Pfsense system crash
-
@stephenw10 said in Pfsense system crash:
That's a good test. You should be able to see a memory leak in ntop-ng in the top output though.
It could also be ntop struggling due to traffic from some other issue.
Steve
With ntop-ng disabled I have not had any issues so far. A YT video I watched recommended that ntop-ng not be running all the time anyway since it is somewhat of of resource hog.
Thanks.
-
@stephenw10 I have been running pfsense now for 22 days but just now am not being served any ip addresses and cannot log in. My cable modem says everything is fine so it's pfsense not running. CTL+t does respond with
"load: 0.00 cmd: login 53946 [tx->tx_sync_done_cv] 1881545.20r 0.00u 0.00s 0% 2708k"
Anything else I should do? I know a reboot will fix it for a while.
-
Here is a pic of the monitor connected and the output before the crash.
-
@vcr58 said in Pfsense system crash:
Here is a pic of the monitor connected and the output before the crash.
Your issue is related to write-io to the system disk. It seems your disk goes missing/not responding. This also supports why you get better stability without NtopNG as that package in particular does A LOT of write I/O.
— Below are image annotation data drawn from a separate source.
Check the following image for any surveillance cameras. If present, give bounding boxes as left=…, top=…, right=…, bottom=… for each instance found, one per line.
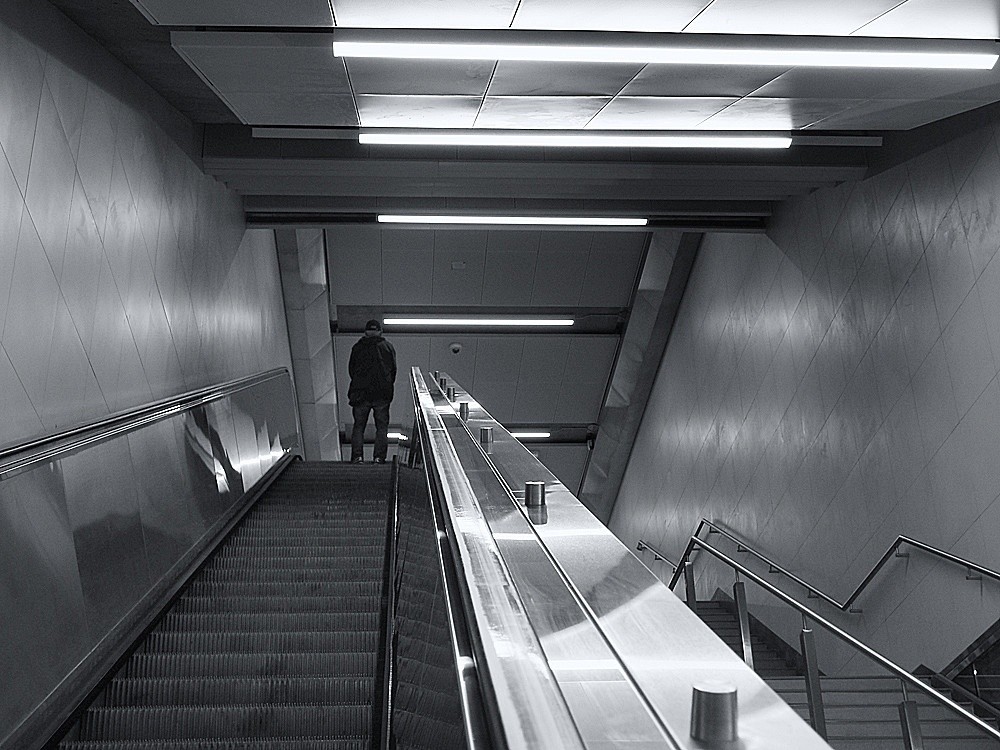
left=450, top=343, right=462, bottom=355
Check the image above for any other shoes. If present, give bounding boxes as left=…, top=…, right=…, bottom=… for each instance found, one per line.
left=374, top=457, right=387, bottom=465
left=353, top=457, right=363, bottom=465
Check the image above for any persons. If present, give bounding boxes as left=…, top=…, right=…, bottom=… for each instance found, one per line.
left=347, top=320, right=397, bottom=463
Strange that it only happens with ZFS and not UFS. But ZFS uses a very different write strategy, and is a quite write intense in bursts opposed to UFS. So it would seem your SSD/eMMC/HDD is the culprit. Please remember that especially eMMC and NTopNG is not a good match as the write endurance could be worn out in a matter of a year or two.
-
Mmm, that looks like a bad/failing disk. It should never stop responding like that.
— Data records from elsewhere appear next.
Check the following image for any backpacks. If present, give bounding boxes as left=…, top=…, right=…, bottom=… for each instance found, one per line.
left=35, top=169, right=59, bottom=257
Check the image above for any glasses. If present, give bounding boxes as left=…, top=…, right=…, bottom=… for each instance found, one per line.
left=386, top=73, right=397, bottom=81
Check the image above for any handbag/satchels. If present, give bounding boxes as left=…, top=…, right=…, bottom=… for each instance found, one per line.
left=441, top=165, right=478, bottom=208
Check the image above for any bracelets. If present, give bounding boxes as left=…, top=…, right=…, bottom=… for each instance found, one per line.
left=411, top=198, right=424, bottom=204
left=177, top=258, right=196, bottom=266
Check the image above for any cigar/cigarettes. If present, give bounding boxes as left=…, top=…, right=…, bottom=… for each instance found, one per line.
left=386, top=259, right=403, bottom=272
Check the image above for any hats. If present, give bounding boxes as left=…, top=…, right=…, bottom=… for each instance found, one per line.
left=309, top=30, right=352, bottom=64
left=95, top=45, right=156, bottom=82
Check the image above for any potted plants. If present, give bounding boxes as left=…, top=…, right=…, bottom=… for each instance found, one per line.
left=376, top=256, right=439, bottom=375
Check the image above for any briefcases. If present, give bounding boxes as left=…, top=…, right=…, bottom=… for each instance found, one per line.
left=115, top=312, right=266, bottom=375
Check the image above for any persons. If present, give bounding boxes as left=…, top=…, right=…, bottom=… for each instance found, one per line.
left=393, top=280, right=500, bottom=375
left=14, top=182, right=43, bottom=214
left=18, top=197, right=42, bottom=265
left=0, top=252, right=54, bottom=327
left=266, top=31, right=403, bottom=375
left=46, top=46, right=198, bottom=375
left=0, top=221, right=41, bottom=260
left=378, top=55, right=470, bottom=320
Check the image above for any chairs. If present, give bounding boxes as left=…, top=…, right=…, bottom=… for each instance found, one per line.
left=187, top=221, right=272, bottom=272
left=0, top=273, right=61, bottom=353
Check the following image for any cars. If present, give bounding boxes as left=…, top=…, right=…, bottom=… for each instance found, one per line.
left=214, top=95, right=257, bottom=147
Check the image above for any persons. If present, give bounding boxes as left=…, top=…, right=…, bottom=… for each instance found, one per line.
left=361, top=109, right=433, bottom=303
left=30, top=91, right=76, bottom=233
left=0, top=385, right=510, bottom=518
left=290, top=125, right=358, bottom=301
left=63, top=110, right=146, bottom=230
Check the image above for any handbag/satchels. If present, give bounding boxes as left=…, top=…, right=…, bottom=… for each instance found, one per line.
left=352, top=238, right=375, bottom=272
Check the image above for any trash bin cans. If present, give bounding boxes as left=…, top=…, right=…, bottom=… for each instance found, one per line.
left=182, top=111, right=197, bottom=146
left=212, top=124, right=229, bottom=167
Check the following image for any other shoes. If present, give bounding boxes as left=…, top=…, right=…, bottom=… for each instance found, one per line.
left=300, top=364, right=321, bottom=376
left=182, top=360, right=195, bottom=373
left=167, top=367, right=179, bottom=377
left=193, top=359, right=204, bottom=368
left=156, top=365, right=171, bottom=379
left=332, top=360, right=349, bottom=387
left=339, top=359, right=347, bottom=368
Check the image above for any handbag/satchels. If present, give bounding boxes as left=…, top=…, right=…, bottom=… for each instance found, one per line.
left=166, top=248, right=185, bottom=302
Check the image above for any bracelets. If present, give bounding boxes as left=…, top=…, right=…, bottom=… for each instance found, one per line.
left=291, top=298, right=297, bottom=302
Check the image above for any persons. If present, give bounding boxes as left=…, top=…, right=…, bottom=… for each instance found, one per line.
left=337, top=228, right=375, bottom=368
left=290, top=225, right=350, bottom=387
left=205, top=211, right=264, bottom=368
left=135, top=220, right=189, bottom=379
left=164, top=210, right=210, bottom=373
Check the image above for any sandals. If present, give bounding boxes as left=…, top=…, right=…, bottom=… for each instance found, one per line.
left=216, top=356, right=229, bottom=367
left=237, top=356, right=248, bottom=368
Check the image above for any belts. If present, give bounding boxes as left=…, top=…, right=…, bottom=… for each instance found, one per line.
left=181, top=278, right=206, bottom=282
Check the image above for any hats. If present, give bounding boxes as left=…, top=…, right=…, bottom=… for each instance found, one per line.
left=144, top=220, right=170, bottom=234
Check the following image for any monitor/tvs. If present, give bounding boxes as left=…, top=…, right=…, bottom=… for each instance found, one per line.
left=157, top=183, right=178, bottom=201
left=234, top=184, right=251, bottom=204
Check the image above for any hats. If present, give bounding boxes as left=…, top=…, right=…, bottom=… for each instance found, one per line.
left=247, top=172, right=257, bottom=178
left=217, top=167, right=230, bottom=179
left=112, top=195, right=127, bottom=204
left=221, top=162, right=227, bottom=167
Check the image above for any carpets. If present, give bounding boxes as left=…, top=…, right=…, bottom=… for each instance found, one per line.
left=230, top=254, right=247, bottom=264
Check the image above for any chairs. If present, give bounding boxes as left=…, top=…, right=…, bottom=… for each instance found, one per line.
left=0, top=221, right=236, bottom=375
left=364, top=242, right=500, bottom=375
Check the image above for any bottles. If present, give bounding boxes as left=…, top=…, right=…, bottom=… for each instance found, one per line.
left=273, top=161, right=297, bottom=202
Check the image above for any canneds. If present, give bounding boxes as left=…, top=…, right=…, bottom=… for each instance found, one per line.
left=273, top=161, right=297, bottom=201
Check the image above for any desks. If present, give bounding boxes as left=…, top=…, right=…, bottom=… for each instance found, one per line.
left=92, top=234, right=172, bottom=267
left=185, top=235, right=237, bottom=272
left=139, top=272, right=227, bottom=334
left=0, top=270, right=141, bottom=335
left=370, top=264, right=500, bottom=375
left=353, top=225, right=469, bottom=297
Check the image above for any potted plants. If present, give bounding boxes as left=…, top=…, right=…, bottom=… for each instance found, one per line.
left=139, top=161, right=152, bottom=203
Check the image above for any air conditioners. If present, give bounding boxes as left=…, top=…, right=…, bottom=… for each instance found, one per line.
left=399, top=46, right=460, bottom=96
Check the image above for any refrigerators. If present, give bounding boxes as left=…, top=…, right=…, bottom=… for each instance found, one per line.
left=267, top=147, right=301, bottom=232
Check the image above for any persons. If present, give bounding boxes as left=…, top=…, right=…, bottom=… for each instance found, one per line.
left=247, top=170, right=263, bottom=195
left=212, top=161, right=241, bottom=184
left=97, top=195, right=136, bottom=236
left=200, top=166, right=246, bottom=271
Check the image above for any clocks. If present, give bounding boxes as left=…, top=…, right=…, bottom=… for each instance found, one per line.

I would replace it and restest when you can.
Steve
-
@stephenw10 - I suppose it could be the SSD going bad although I never get any errors when running a scan on it. What @keyser said does make sense to me as well.
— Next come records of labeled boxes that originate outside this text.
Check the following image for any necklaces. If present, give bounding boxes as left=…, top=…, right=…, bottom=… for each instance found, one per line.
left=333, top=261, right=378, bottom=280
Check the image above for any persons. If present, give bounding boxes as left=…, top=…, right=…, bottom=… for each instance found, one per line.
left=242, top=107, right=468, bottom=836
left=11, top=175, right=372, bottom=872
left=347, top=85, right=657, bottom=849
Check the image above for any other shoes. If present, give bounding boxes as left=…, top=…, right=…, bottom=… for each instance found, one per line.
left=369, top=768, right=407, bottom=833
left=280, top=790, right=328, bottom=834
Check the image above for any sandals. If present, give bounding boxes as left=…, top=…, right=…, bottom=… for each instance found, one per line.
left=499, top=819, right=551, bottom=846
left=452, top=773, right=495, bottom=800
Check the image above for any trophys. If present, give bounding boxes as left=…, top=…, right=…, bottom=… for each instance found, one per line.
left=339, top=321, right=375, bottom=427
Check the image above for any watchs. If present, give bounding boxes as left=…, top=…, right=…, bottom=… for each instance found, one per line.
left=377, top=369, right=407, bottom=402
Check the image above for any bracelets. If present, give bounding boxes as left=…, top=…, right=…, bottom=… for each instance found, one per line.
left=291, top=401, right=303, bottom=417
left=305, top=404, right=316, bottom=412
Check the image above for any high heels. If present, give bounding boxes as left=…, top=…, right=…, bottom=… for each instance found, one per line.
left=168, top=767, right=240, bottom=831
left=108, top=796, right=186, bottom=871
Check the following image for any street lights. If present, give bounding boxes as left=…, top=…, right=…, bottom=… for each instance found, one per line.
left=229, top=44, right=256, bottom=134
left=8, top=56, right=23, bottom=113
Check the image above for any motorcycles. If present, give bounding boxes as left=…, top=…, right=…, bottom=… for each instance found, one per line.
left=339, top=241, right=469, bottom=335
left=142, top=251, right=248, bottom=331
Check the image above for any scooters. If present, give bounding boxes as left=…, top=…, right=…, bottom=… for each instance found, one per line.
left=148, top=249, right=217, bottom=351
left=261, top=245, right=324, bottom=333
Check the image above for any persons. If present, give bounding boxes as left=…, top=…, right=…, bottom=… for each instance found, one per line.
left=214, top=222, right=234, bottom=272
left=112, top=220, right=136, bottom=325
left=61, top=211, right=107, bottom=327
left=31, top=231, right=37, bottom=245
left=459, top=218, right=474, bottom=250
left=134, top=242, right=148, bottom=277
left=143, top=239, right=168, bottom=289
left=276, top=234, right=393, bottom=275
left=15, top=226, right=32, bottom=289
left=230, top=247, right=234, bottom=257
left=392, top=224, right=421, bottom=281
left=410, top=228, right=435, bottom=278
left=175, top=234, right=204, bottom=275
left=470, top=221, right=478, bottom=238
I do have an older WD SSD green that I could try so I will try that one and see what happens.
Thanks
-
I have an SSD here that continually throws CAM errors like that when pfSense is running from it. It has never actually failed during use but there's no way I would use it in any sort of critical role. It has failed to install before and I consider it dead.
Steve
-
@stephenw10 I have the same pfsense setup on a different SSD now. It is probably a better drive even though it's older (I think).
When the first drive stopped working the only log that showed CAM errors was on the monitor connected to the pfsense PC. After reboot I could not find the same info in pfsense logs anywhere. Would CAM errors show up in "Status/System Logs/System/General" in the web gui if the system was still running?
-
It's common to see drive errors like that on the console only because often logs cannot be written by that point.
-
@stephenw10 After replacing the SSD I have not seen any errors after 4 days of uptime, even with ntopng running, so problem was indeed the bad SSD.
Thank you so much for your help in troubleshooting my issue!
-